- Task brief: Rewrite the entries starting at the beginning and ending at the line containing "1807 millimetres", replacing "photograph" with "image" and leaving everything else unchanged. Omit the pictures from your answer.

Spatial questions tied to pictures
────────────────
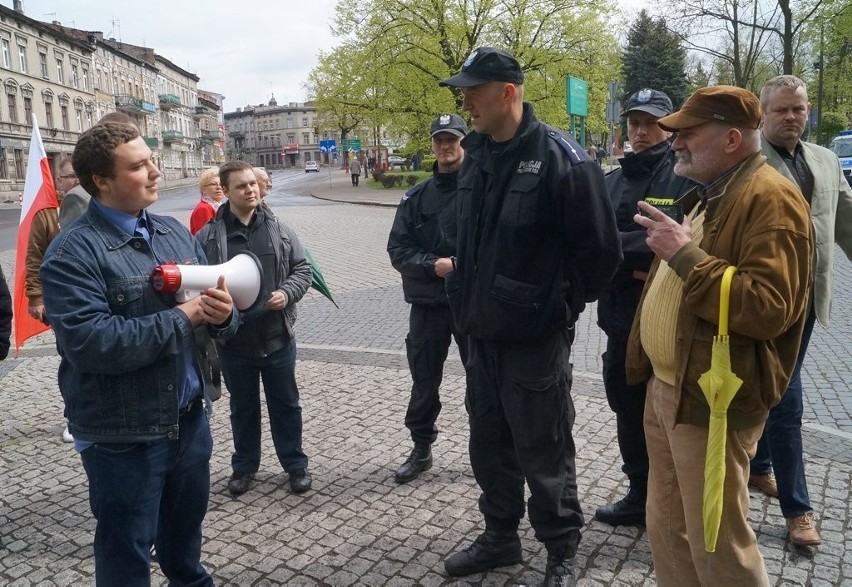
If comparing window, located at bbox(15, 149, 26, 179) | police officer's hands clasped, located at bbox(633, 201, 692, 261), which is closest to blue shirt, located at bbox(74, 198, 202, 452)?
police officer's hands clasped, located at bbox(633, 201, 692, 261)

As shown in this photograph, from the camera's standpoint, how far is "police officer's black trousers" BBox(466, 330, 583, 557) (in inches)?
118

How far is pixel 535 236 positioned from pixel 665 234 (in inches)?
26.1

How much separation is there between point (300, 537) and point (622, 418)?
1807 millimetres

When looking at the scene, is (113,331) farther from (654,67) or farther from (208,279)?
(654,67)

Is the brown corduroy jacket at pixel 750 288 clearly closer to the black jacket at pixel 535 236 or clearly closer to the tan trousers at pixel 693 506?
the tan trousers at pixel 693 506

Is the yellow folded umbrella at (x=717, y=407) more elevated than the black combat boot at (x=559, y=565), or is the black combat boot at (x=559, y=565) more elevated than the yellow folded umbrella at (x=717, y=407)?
the yellow folded umbrella at (x=717, y=407)

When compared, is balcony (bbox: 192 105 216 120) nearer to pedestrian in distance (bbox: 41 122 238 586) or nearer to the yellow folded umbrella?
pedestrian in distance (bbox: 41 122 238 586)

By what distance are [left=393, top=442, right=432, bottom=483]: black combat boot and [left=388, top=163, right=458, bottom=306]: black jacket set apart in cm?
93

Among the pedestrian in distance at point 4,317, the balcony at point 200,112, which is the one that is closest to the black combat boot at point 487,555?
the pedestrian in distance at point 4,317

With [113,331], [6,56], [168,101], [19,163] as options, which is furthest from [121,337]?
[168,101]

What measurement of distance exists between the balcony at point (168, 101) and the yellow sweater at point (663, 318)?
90398mm

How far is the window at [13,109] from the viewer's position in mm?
50375

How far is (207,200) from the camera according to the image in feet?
19.4

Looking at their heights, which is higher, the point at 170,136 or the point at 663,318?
the point at 170,136
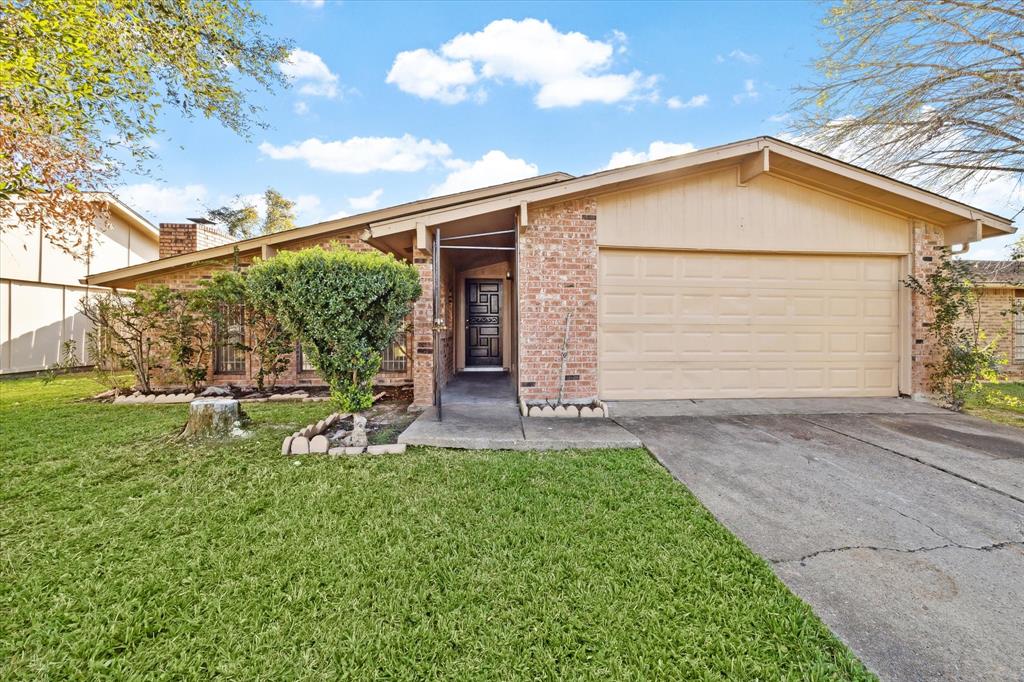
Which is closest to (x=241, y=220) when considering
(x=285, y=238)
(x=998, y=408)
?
(x=285, y=238)

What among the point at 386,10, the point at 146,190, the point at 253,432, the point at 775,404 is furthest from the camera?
the point at 386,10

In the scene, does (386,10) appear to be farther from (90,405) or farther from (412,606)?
(412,606)

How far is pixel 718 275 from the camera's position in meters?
6.33

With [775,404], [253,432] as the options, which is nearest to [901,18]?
[775,404]

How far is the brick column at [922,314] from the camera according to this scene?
6.32m

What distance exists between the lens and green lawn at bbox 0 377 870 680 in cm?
160

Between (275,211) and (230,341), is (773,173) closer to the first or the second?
(230,341)

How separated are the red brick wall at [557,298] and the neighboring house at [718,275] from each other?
2 cm

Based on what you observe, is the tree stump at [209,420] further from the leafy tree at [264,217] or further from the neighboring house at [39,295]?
the leafy tree at [264,217]

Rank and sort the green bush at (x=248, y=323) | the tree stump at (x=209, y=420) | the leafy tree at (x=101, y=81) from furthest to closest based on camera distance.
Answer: the green bush at (x=248, y=323), the leafy tree at (x=101, y=81), the tree stump at (x=209, y=420)

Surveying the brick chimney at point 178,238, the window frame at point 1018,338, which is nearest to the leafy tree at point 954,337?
the window frame at point 1018,338

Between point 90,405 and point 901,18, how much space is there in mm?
14102

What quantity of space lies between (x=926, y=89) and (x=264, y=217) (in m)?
25.9

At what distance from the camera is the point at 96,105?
557 centimetres
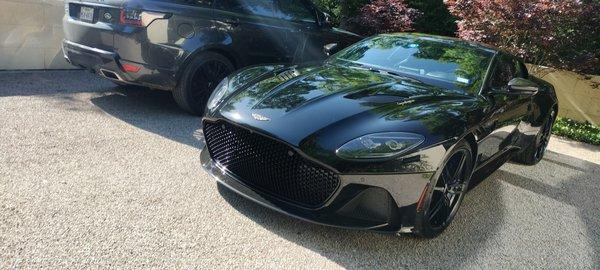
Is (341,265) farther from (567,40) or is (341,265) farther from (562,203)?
(567,40)

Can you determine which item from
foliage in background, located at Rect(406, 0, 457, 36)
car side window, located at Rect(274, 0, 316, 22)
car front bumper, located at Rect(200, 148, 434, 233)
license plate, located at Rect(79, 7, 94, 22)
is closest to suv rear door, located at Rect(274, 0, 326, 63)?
car side window, located at Rect(274, 0, 316, 22)

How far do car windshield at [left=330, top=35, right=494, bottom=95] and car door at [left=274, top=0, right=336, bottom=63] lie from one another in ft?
5.31

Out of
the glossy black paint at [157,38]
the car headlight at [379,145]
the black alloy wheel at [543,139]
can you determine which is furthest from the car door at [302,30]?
the car headlight at [379,145]

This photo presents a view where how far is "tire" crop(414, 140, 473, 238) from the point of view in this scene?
117 inches

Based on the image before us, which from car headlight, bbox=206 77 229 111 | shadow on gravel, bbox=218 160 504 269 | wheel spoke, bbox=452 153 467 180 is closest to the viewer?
shadow on gravel, bbox=218 160 504 269

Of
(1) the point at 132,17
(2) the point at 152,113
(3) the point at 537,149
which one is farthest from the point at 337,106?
(3) the point at 537,149

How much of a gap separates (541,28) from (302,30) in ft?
12.4

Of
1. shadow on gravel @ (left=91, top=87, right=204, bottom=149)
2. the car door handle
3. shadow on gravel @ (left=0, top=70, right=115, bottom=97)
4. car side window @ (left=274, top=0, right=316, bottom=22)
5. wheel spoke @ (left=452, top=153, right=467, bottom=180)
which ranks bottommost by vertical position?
shadow on gravel @ (left=0, top=70, right=115, bottom=97)

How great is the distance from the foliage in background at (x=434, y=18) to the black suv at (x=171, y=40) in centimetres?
548

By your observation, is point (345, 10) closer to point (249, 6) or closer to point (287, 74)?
point (249, 6)

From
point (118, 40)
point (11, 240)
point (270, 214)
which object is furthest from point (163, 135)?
point (11, 240)

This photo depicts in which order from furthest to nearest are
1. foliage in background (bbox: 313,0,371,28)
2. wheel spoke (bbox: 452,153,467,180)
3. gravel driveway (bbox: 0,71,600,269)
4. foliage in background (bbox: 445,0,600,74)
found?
1. foliage in background (bbox: 313,0,371,28)
2. foliage in background (bbox: 445,0,600,74)
3. wheel spoke (bbox: 452,153,467,180)
4. gravel driveway (bbox: 0,71,600,269)

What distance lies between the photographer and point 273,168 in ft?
9.85

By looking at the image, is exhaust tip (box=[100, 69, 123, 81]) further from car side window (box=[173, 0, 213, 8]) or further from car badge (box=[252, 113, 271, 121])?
car badge (box=[252, 113, 271, 121])
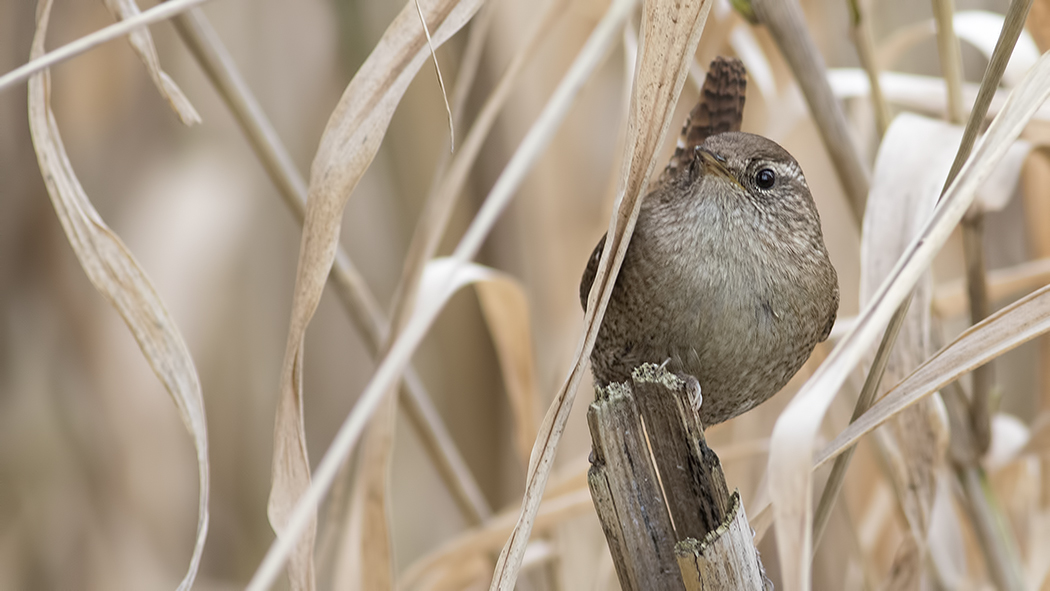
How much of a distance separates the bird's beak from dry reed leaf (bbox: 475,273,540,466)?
0.49 m

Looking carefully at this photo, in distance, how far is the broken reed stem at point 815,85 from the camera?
3.19 feet

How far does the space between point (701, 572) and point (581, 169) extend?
1.21m

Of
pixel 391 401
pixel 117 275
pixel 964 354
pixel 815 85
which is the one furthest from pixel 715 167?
pixel 117 275

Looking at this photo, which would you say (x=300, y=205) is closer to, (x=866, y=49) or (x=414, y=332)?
(x=414, y=332)

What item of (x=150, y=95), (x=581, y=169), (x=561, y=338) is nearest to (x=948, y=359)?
(x=561, y=338)

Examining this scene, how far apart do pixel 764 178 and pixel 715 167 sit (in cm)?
6

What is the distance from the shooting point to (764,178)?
0.93m

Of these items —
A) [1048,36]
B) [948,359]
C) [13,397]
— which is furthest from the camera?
[13,397]

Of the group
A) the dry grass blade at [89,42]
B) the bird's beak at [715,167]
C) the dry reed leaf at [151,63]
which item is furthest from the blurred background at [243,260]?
the dry grass blade at [89,42]

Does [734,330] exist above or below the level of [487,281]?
below

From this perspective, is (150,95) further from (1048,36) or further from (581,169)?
(1048,36)

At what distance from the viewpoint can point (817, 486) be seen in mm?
1864

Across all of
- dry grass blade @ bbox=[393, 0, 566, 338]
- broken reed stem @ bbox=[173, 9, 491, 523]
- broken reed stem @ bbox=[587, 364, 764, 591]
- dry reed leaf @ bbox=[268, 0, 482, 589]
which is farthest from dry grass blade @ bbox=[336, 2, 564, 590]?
broken reed stem @ bbox=[587, 364, 764, 591]

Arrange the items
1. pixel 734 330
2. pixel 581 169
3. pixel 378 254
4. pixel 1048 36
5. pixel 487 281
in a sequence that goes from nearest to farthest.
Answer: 1. pixel 734 330
2. pixel 1048 36
3. pixel 487 281
4. pixel 581 169
5. pixel 378 254
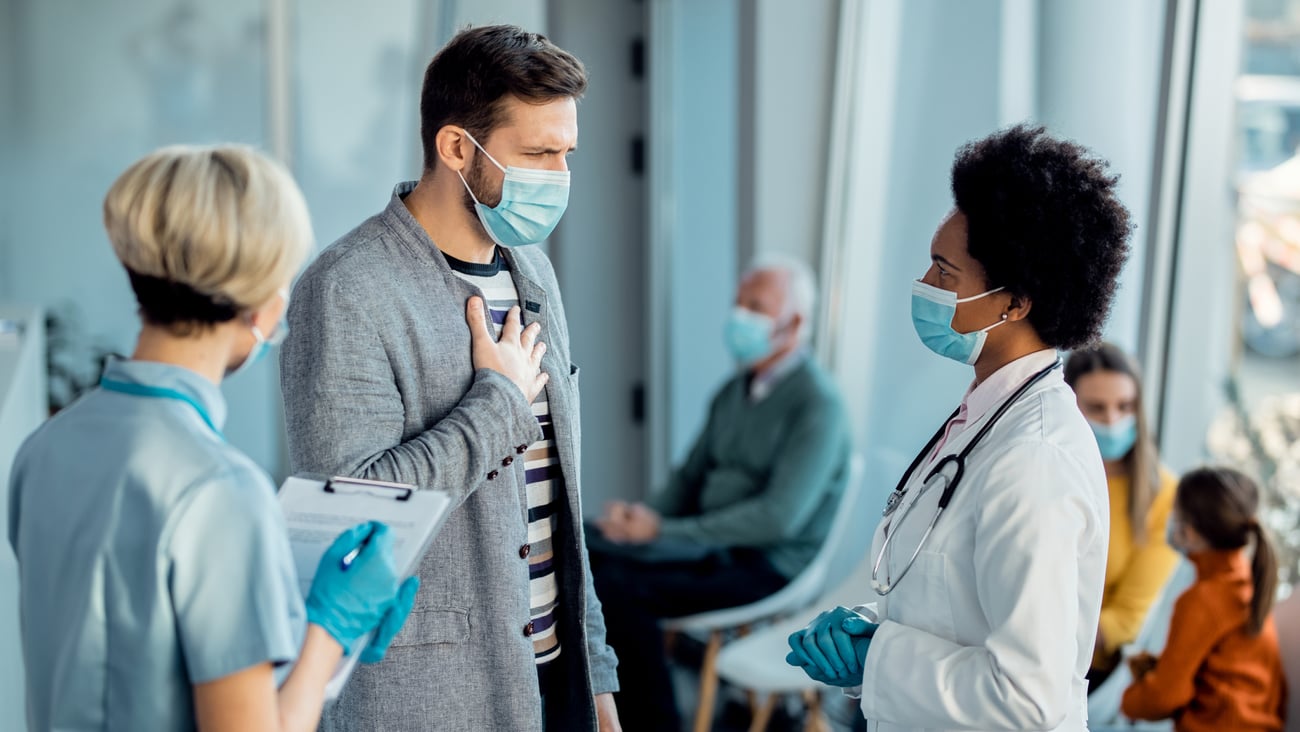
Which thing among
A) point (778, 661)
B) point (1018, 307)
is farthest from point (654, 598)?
point (1018, 307)

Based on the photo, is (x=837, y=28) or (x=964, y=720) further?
(x=837, y=28)

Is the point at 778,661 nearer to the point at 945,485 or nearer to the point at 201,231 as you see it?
the point at 945,485

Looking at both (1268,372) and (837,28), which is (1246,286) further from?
(837,28)

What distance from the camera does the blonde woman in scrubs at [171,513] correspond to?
3.14 feet

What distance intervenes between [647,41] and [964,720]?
3.88 m

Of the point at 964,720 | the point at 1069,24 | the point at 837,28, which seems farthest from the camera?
the point at 837,28

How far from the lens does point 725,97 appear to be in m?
4.55

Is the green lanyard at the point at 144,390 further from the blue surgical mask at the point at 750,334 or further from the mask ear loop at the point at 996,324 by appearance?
the blue surgical mask at the point at 750,334

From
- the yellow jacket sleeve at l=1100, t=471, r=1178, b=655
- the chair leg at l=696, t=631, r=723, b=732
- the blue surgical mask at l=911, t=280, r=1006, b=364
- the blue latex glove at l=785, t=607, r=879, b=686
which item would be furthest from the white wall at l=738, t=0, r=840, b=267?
the blue latex glove at l=785, t=607, r=879, b=686

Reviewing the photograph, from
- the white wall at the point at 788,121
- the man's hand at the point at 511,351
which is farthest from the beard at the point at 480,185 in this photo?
the white wall at the point at 788,121

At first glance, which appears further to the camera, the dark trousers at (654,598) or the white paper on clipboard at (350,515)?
the dark trousers at (654,598)

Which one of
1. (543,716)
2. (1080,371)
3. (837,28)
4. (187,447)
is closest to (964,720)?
(543,716)

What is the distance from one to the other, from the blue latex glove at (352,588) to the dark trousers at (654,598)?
182cm

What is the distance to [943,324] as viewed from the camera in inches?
55.9
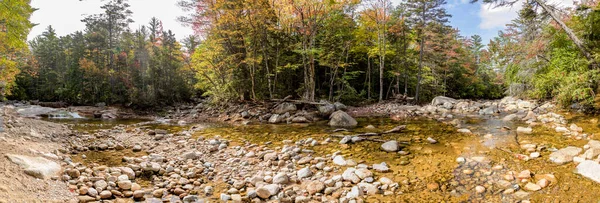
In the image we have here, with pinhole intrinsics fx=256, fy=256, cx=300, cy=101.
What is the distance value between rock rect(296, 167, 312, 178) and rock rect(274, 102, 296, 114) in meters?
8.89

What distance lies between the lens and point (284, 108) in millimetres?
13836

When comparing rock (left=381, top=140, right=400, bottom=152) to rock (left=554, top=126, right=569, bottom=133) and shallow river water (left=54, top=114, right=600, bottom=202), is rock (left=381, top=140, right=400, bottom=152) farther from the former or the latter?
rock (left=554, top=126, right=569, bottom=133)

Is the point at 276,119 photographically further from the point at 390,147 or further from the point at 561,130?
the point at 561,130

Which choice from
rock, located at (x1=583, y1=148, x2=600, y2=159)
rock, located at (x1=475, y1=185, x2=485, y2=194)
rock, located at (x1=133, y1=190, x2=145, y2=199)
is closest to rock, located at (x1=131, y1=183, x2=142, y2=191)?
rock, located at (x1=133, y1=190, x2=145, y2=199)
────────────────
- Answer for the task:
If comparing window, located at bbox(15, 149, 26, 179) | police officer's hands clasped, located at bbox(633, 201, 692, 261), which is closest to blue shirt, located at bbox(74, 198, 202, 452)?
police officer's hands clasped, located at bbox(633, 201, 692, 261)

As shown in this image, from the camera's standpoint, how far is "police officer's black trousers" BBox(466, 330, 583, 557) (in inches)?
118

How far is pixel 535 236 positioned from pixel 665 234 (in inches)?
26.1

How much separation is there between point (300, 537) and point (622, 418)?
1807 millimetres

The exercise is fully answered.